Thursday, December 31, 2009
As Adam Steinman writes on the Civil Procedure & Federal Courts Blog, people interested in civil procedure, federalism, consumer law and class actions are eagerly awaiting the Court's decision in the Shady Grove case. The question in that case is whether a New York Civil Procedure Law (NYCPLR) prohibiting class actions in a certain class of cases will bar a class action on that type of case from being certified in Federal Court under Rule 23.
Steinman argues that a ruling that the NYrule prohibiting class actions will be applied by the federal court may not be so bad for plaintiffs. Although in this particular case it will bar plaintiffs' class action, in jurisdictions where the state class action rule is more lenient than the federal rule the Court may end up permitting classes to be certified under state procedural law that couldn't have been certified under Rule 23. So the case may end up badly for these plaintiffs, but not for plaintiffs generally because now plaintiff-friendly state class action law will be imported into the federal courts thanks to the Class Action Fairness Act of 2005 (CAFA).
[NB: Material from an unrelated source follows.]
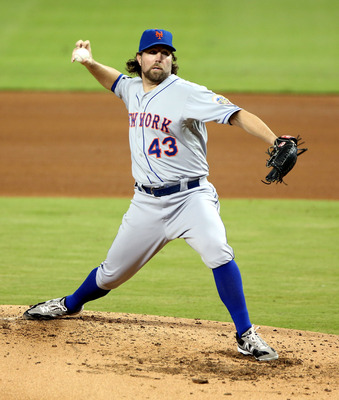 MIAMI, FL - OCTOBER 02:  Pitcher R.A. Dickey #43 of the New York Mets throws against the Miami Marlins at Marlins Park on October 2, 2012 in Miami, Florida.  (Photo by Marc Serota/Getty Images)
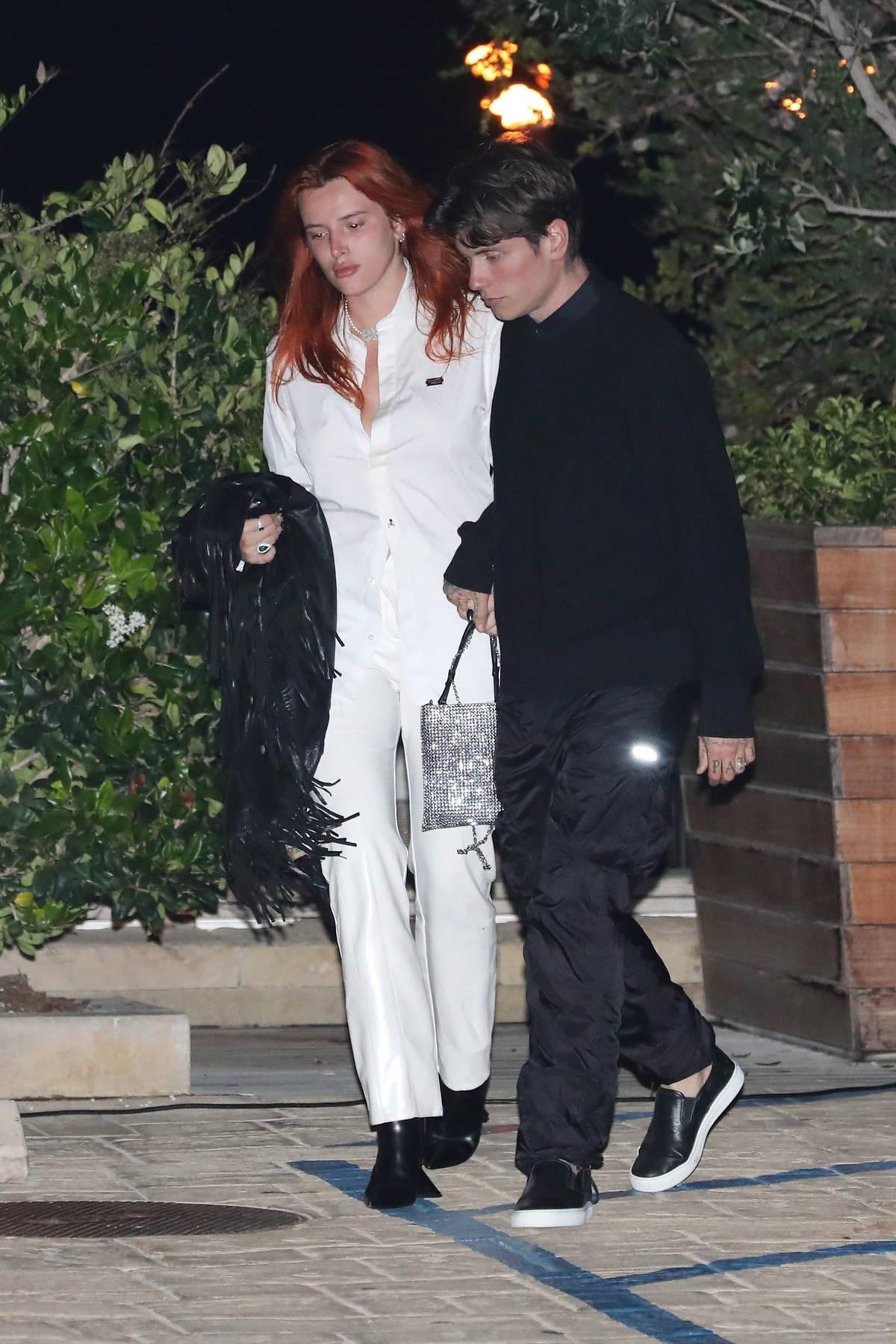 Bella Thorne and fiancé Benjamin Mascolo walk hand in hand as they leave Nobu in Malibu, California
I disagree. I predict that this case will end up being a one way ratchet. I think the Court will rule that because the NY rule bars class actions entirely for this type of case, Rule 23 does not even kick in. But when plaintiffs seek to have a class certified in the absence of an outright ban, Rule 23 does apply and whatever restrictive reading of Rule 23 the federal courts have given will trump more lenient state rules. In other words, the Court is likely to distinguish between cases where the rule bars class actions entirely (the state rule trumps) and cases where the state rule permits class action (the Federal rule trumps). I am not saying this is right or analytically sound, just that this is what I think the outcome will be.
Can this distinction be sustained? I think it will produce a pretty unstable doctrine. But then again, Erie is already pretty unstable and we seem to be living with the instability for some time now.
The more sensible ruling would probaby be to say that CAFA brought these cases into federal court, the manifested intent of Congress in changing the jurisdictional balance of power between the states and the federal courts was that federal rules occupy the field in class actions, and therefore rule 23 should apply to this case. As Steinman points out, this outcome may seem plaintiff friendly today, but given the federal courts' treatment of choice of law issues in national class actions, this is not necessarily a bad outcome for defendants.